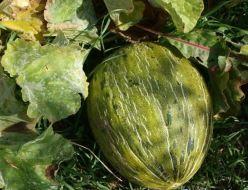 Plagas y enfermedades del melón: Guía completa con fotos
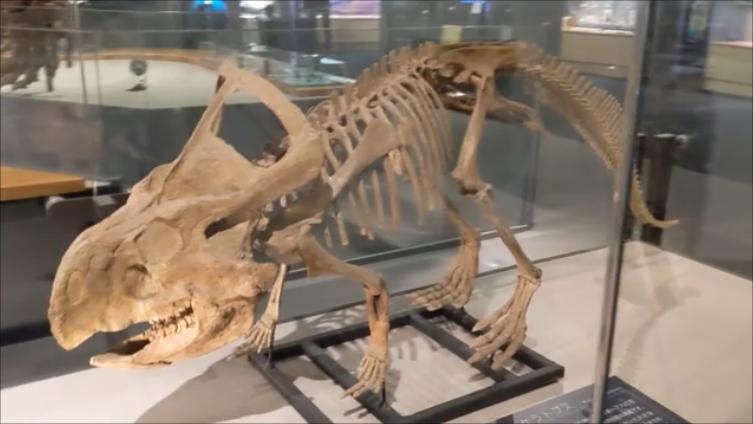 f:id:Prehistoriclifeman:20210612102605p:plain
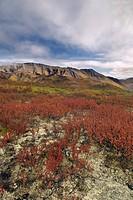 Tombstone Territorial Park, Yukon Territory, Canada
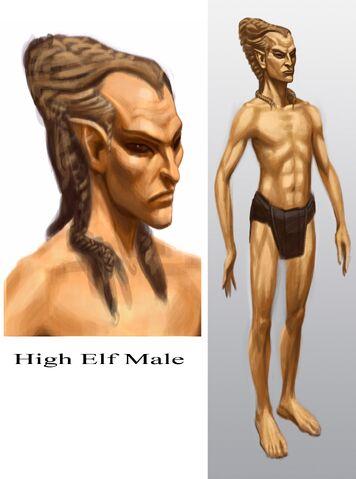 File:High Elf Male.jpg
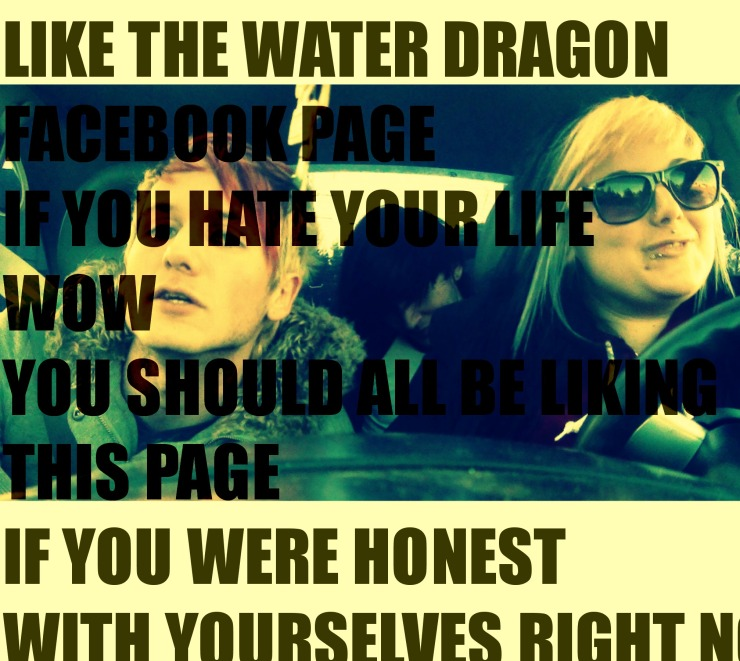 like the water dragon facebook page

* * *

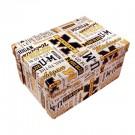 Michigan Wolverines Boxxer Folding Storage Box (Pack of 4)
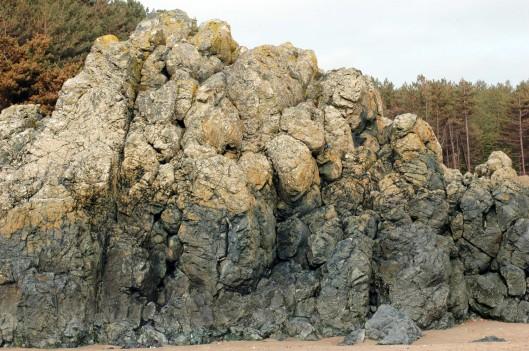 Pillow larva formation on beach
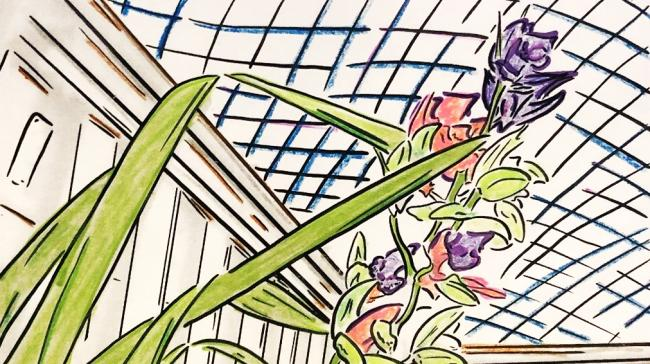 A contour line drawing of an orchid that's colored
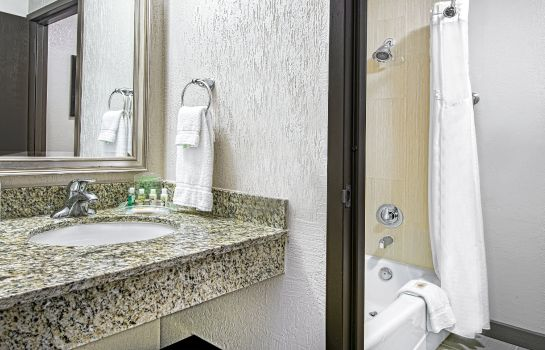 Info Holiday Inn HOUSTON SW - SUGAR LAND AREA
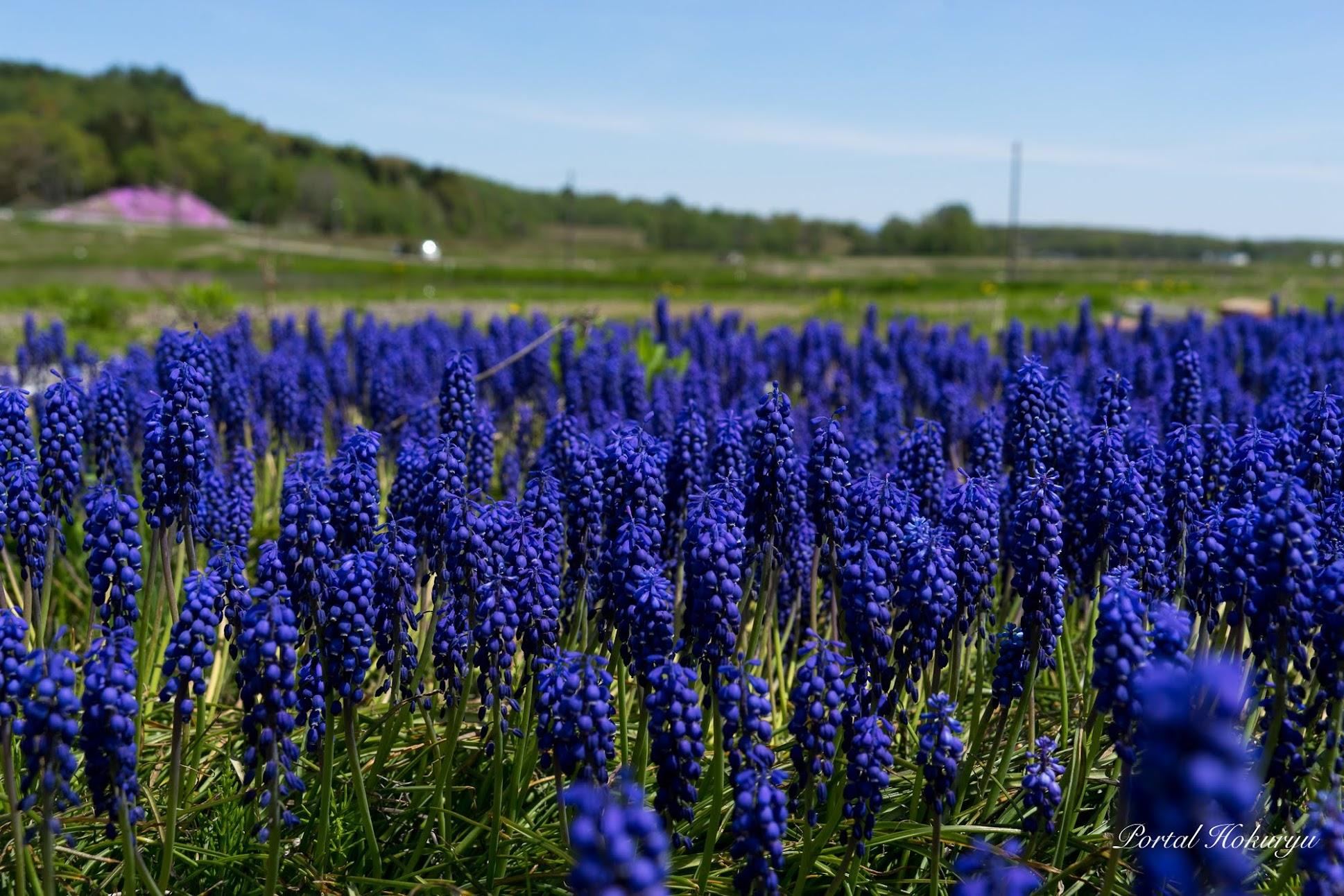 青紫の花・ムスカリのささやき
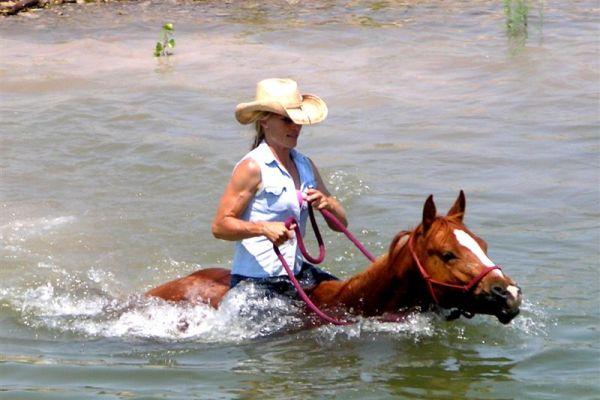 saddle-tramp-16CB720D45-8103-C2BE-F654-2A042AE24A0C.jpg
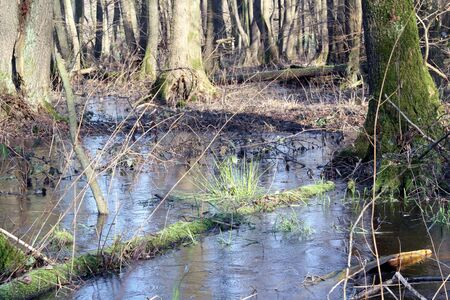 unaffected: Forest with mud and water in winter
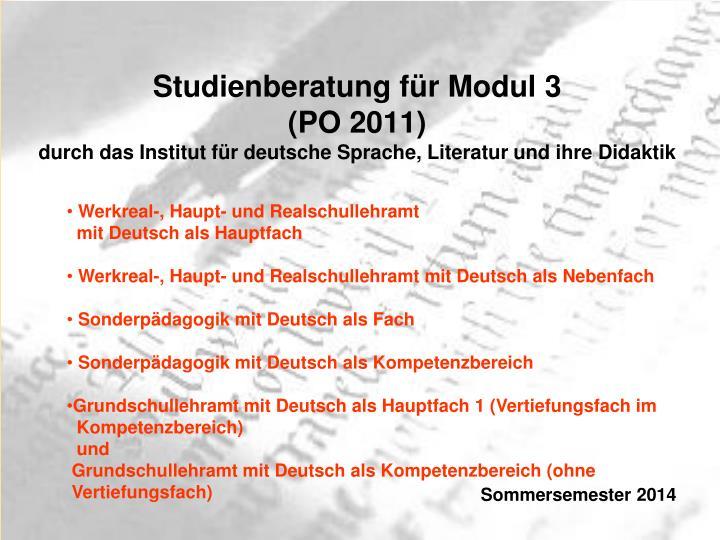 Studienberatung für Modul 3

▶ What needs to be done
What are the lines in the records above, word for word, from the one containing "saddle-tramp-16CB720D45-8103-C2BE-F654-2A042AE24A0C.jpg" through the one containing "Studienberatung für Modul 3", both ends included and pictures left out?

▶ Solution below
 saddle-tramp-16CB720D45-8103-C2BE-F654-2A042AE24A0C.jpg
 unaffected: Forest with mud and water in winter
 Studienberatung für Modul 3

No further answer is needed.